Alfred Corn
Alice’s Rules
Any behavior even suggesting restraint
should expect a faceful of cream pie. Be free
or else. How’d they say do it? "Thanks, I’ve got
other plans," and, these put into effect, steal home,
veer off at a tangent, whatever, so you won’t be
boxed in and made to fess up. Prefer the faux
marble urn to the "real," a malicious fake, and harp
on what was never thought but oft expressed
so as to convey the contraband being imported.
An offensive is most when delivered deadpan,
no mouthed butter melting as the loom is bowered.
"Know what I’m saying?" we say, hedging our bets
when we hog the mike, lest the players trip over
the ferns or refuse to use flamingos for their mallets.
Today man (or woman) is guaranteed to feel
a lot more like now than was true yesterday —
depending, granted, on which day we’re talking
and on whose nickel. In the city of Dis, junkie
and disc-jockey smote the chest, crumpling
posies meant to impress the Empress with.
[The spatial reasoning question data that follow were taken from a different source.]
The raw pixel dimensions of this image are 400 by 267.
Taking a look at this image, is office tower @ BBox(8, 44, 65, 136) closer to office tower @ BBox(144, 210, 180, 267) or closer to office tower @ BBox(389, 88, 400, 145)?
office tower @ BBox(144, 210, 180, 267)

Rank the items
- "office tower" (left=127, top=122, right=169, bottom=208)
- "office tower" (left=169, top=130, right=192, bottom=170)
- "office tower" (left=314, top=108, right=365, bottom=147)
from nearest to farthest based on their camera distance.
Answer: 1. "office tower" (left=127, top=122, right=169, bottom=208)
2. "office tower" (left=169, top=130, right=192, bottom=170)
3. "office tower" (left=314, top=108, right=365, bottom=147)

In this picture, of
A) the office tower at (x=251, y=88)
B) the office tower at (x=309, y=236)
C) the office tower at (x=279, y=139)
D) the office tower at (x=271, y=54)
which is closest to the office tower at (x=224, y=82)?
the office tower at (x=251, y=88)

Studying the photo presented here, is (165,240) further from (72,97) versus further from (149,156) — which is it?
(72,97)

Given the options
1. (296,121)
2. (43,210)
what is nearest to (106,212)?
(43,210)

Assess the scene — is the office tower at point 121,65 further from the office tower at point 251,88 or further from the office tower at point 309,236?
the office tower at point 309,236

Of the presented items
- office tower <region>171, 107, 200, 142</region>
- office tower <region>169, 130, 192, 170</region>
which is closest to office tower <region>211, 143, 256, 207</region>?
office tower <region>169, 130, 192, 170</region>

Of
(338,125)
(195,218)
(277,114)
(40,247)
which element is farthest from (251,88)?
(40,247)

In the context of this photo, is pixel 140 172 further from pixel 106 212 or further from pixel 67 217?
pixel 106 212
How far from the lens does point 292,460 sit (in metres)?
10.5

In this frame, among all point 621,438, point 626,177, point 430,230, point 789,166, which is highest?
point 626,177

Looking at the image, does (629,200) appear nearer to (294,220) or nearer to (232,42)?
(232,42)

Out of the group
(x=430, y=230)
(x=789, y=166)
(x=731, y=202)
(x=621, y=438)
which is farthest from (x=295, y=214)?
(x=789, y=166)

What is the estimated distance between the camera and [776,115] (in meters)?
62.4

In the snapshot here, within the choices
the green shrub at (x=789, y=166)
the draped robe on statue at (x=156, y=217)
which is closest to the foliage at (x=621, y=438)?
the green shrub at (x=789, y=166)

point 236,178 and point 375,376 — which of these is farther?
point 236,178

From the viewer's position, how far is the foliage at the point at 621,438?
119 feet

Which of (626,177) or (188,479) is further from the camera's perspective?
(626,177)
"Please come in and perch in front of my latest
mirror writing while we punt up the river Lapis,
whose surface dimples with parodic fleur-de-lis."
Collection amounts to a new Fleurs du mal?
They’ll have to squawk and earn it first. Then be
proclaimed a touchdown, toast of the capital —
though still hard-pressed, a burn-victim of ironic
and amped-up malingerers. The loyals, meanwhile,
need to scrape together a little support, each two
of us pitching in, a-pelting ye olde dodos with sugared
almonds. Numbing out on a nemesis so manual as that,
what’ll we ens and ems have to say for ourselves?